2:00 – 5:00 02:00-05:00
The instructor explains the concept of leap years, stating that a leap year occurs every 4 years. He writes '29th Feb 2020 ->' on the screen and begins to calculate the day of the week for that date. He explains that 2016 to 2020 is a 4-year period, and since a leap year has 366 days, the day of the week advances by 2 days (366 = 52 weeks + 2 days). He writes '2016 -> 2020 -> Monday + 2 days = Wednesday'. He then proceeds to calculate the day for 2024, writing '2020 -> 2024 -> Wednesday + 2 days = Friday'. He continues this pattern, calculating the day of the week for each subsequent leap year.
5:00 – 10:00 05:00-10:00
The instructor continues the calculation, writing '2024 -> 2028 -> Friday + 2 days = Sunday', '2028 -> 2032 -> Sunday + 2 days = Tuesday', and so on. He notes that the day of the week advances by 2 days every 4 years. He then calculates the day for 2048, writing '2044 -> 2048 -> Monday + 2 days = Wednesday'. He then calculates the day for 2052, writing '2048 -> 2052 -> Wednesday + 2 days = Friday'. He continues this process, calculating the day for 2056, 2060, 2064, 2068, 2072, 2076, 2080, 2084, 2088, 2092, and 2096. He notes that 2096 is a leap year and 2099 is not, so the last birthday he can celebrate is in 2096.
10:00 – 12:57 10:00-12:57
The instructor reviews the calculations and identifies the years when February 29th falls on a Monday. He writes '2016 -> Monday', '2020 -> Wednesday', '2024 -> Friday', '2028 -> Sunday', '2032 -> Tuesday', '2036 -> Thursday', '2040 -> Saturday', '2044 -> Monday', '2048 -> Wednesday', '2052 -> Friday', '2056 -> Sunday', '2060 -> Tuesday', '2064 -> Thursday', '2068 -> Saturday', '2072 -> Monday', '2076 -> Wednesday', '2080 -> Friday', '2084 -> Sunday', '2088 -> Tuesday', '2092 -> Thursday', '2096 -> Saturday'. He then realizes that he made a mistake and corrects it, stating that 2044 is a Monday. He then calculates the next Monday, which is 2076, and the next one, which is 2096. He concludes that the birthdays on Monday are in 2016, 2044, 2076, and 2096, for a total of 4 birthdays. He then briefly answers a second question about the number of days in 'x' weeks, which is 7x.
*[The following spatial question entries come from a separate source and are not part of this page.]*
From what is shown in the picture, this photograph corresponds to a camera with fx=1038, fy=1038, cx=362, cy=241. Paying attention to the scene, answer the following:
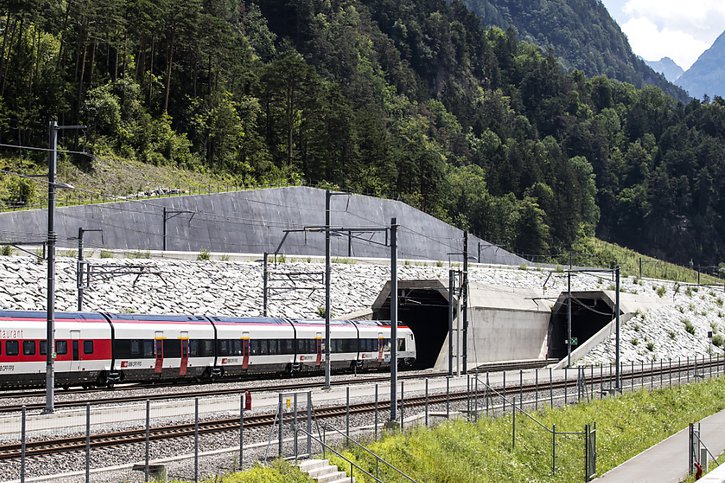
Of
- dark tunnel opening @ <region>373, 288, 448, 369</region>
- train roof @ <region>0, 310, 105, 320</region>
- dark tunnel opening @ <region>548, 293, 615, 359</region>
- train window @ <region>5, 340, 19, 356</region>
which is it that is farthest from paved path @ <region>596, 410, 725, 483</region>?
dark tunnel opening @ <region>548, 293, 615, 359</region>

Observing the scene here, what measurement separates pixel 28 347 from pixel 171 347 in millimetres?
8315

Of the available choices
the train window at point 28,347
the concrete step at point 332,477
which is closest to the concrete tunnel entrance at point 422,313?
the train window at point 28,347

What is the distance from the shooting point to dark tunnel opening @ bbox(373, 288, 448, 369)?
239ft

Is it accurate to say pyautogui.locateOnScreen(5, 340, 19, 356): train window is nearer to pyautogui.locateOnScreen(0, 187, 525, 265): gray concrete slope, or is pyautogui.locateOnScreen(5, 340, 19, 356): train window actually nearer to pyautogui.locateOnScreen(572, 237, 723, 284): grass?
pyautogui.locateOnScreen(0, 187, 525, 265): gray concrete slope

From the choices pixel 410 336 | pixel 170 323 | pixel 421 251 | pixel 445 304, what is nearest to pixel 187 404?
pixel 170 323

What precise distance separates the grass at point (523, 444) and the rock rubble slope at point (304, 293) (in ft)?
77.9

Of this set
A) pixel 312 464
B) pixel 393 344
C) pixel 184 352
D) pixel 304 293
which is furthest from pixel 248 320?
pixel 312 464

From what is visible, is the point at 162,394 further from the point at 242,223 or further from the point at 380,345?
the point at 242,223

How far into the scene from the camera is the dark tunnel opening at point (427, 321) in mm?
72750

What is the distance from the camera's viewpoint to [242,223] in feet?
251

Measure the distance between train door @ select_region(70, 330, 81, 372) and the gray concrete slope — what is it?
57.8 feet

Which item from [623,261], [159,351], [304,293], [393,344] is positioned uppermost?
[623,261]

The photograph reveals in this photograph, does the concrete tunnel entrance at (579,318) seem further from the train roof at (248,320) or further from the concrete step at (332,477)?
the concrete step at (332,477)

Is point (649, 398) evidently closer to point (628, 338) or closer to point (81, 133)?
point (628, 338)
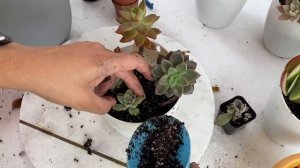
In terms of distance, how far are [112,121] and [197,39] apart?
0.33 meters

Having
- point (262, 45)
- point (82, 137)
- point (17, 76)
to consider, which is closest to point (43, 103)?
point (82, 137)

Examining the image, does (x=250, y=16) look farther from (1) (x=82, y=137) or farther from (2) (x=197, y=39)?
(1) (x=82, y=137)

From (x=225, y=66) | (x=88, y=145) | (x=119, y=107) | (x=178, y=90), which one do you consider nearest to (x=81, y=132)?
(x=88, y=145)

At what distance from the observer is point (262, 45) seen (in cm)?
87

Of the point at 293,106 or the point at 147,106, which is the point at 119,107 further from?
the point at 293,106

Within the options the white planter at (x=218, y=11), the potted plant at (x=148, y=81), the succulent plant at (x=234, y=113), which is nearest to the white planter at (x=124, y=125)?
the potted plant at (x=148, y=81)

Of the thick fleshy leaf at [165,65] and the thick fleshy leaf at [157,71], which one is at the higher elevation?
the thick fleshy leaf at [165,65]

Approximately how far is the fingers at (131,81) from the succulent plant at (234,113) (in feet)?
0.58

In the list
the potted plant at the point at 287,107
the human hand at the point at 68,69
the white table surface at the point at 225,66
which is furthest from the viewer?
the white table surface at the point at 225,66

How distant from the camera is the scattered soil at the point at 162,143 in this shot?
569mm

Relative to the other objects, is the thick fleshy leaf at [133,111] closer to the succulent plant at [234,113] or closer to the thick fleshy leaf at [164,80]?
Answer: the thick fleshy leaf at [164,80]

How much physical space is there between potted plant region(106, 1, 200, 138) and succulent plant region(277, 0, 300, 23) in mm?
241

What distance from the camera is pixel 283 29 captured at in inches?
29.9

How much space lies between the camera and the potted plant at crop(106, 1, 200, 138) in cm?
60
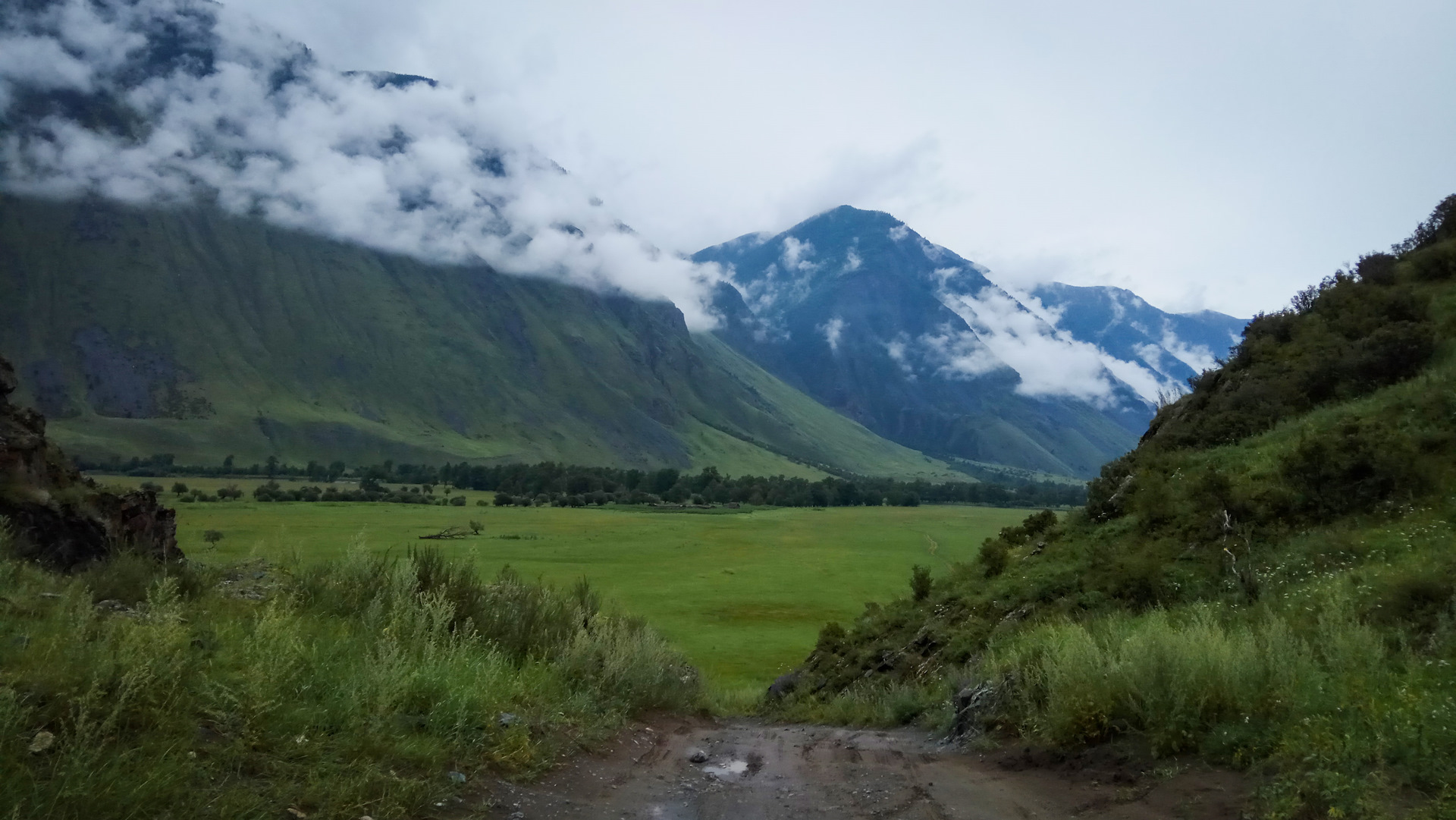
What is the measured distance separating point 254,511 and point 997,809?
77.2 m

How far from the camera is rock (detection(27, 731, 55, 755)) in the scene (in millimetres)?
4618

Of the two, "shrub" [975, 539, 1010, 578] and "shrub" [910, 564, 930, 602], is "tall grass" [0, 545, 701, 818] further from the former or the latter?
"shrub" [910, 564, 930, 602]

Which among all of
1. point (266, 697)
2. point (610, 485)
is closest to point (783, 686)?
point (266, 697)

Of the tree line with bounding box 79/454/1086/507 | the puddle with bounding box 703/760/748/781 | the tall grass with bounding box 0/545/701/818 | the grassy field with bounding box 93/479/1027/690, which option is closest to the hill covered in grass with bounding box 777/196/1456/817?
the puddle with bounding box 703/760/748/781

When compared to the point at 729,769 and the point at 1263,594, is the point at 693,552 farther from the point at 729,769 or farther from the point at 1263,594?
the point at 729,769

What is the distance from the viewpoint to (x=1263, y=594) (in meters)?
10.8

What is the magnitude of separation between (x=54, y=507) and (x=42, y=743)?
8053 millimetres

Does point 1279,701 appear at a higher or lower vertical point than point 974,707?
higher

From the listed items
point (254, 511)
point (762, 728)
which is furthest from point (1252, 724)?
point (254, 511)

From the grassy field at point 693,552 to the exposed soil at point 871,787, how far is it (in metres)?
5.41

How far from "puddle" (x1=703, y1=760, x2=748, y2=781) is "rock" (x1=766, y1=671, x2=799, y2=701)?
38.1ft

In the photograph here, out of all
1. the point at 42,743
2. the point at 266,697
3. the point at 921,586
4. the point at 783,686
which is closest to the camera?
the point at 42,743

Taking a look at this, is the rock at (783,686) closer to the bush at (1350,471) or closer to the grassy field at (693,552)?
the grassy field at (693,552)

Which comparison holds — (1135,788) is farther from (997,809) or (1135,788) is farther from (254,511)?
(254,511)
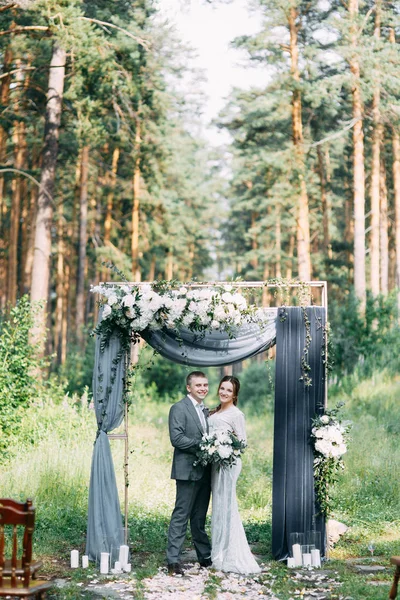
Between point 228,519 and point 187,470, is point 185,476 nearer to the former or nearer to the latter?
point 187,470

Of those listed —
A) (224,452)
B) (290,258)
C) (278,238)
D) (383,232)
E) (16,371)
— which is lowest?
(224,452)

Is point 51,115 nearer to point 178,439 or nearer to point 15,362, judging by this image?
point 15,362

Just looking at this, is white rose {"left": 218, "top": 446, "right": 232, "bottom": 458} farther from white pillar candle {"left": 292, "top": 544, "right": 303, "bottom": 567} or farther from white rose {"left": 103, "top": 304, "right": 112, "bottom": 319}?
white rose {"left": 103, "top": 304, "right": 112, "bottom": 319}

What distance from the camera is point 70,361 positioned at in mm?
20281

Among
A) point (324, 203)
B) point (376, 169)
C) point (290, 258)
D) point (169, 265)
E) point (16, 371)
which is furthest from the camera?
point (169, 265)

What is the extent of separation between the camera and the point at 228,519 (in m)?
8.27

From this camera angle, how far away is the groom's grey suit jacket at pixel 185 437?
815 cm

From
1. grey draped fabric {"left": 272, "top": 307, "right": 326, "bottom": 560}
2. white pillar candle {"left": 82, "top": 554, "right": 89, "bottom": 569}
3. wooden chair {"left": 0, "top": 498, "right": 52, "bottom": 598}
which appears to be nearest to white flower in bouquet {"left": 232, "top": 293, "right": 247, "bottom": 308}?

The video presents a step-by-step solution to a calendar-based logical reasoning problem. The core concept is that the day of the week for a date in a leap year advances by 2 days every 4 years due to the extra day in the leap year. The instructor systematically applies this rule to calculate the day of the week for February 29th in each leap year from 2020 to 2096. By identifying the pattern of the day of the week, he determines that the birthday falls on a Monday in 2016, 2044, 2076, and 2096, resulting in a total of 4 birthdays celebrated on a Monday. The video effectively demonstrates a method for solving such problems by breaking them down into manageable steps and using a clear, visual approach on a digital whiteboard.